Text to read:
* * *
The closest thing to a pricey early elementary education private school program in DCPS. I toured Georgetown Day recently, visiting the "junior kindergarten" room (just $35,000 to spend an academic year in there!) and honestly think that SWS' was better. The PreK4 teacher and classroom aid both seemed more on the ball at this school. They had most of the same construction toys as at GD, many donated by parents, and the Emilio Reggio curriculum seemed terrific for the kids. Really decent kid art was hanging absolutely everywhere, yet the classroom was super organized. The kids were happily working on a hands-on project related to the Anacostia River, which they often visit, something about river plants. The room looked more like a Montessori than I expected, piled high with puzzles and games that kids can work on individually.

It's a stunningly white scene, more than GD. A litle hard to understand how they've "got away with it" for the last 15 years.
* * *
Task 1:
In the school review, what is the cost of an academic year in the junior kindergarten room at Georgetown Day?
Task 2:
Quote the school review between "The closest thing" and "work on individually.", inclusive.
Rely only on the school review for your answers.

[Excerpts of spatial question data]
* * *
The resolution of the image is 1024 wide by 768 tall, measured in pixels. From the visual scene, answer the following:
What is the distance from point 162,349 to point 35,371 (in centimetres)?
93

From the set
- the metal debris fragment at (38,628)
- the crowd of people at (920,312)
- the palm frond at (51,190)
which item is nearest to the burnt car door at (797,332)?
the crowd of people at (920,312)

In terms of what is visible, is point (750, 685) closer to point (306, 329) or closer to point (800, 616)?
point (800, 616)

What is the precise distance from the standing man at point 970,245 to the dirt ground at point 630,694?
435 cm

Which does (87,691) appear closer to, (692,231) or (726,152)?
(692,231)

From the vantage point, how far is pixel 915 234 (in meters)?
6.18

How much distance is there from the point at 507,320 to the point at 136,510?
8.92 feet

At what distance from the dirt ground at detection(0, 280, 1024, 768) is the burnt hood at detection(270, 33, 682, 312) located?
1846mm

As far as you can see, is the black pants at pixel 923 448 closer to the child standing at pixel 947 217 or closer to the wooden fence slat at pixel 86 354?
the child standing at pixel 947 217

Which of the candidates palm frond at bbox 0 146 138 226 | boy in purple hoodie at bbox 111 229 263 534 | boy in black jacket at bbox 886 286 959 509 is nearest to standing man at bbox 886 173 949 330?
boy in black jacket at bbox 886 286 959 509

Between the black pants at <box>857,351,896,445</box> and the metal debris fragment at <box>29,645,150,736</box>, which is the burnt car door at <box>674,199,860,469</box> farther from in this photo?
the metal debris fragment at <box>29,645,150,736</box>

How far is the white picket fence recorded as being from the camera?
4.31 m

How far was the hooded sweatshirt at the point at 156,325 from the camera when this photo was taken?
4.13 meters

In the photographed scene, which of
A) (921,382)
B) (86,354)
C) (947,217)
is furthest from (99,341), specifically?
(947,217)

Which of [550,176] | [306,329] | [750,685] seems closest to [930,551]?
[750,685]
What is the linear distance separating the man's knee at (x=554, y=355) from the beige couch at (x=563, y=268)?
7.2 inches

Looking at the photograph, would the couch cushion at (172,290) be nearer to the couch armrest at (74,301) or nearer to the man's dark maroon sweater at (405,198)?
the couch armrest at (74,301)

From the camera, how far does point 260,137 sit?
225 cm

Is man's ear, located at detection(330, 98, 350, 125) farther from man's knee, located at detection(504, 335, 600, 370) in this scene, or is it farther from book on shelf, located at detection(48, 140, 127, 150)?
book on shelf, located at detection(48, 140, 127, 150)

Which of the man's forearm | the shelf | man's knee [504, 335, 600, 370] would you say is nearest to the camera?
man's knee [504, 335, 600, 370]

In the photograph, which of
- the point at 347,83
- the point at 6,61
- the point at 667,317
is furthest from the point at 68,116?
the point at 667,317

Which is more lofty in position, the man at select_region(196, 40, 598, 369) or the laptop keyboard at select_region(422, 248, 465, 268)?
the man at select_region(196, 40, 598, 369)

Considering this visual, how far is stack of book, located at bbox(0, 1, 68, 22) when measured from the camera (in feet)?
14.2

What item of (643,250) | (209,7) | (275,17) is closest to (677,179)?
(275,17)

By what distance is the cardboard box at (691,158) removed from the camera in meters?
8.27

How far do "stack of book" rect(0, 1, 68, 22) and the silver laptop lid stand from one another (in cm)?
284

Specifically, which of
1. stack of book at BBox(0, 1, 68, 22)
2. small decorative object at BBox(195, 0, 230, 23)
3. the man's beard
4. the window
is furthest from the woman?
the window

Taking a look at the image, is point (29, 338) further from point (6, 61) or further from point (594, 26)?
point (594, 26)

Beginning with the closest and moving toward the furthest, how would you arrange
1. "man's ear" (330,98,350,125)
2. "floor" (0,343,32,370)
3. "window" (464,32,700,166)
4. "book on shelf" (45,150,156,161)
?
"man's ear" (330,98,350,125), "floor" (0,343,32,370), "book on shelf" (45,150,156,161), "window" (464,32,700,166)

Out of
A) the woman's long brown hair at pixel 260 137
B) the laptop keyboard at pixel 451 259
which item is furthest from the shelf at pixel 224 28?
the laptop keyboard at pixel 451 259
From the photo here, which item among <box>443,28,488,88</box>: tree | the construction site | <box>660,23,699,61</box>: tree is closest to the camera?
* * *
Worked solution 1:
$35,000

Worked solution 2:
The closest thing to a pricey early elementary education private school program in DCPS. I toured Georgetown Day recently, visiting the "junior kindergarten" room (just $35,000 to spend an academic year in there!) and honestly think that SWS' was better. The PreK4 teacher and classroom aid both seemed more on the ball at this school. They had most of the same construction toys as at GD, many donated by parents, and the Emilio Reggio curriculum seemed terrific for the kids. Really decent kid art was hanging absolutely everywhere, yet the classroom was super organized. The kids were happily working on a hands-on project related to the Anacostia River, which they often visit, something about river plants. The room looked more like a Montessori than I expected, piled high with puzzles and games that kids can work on individually.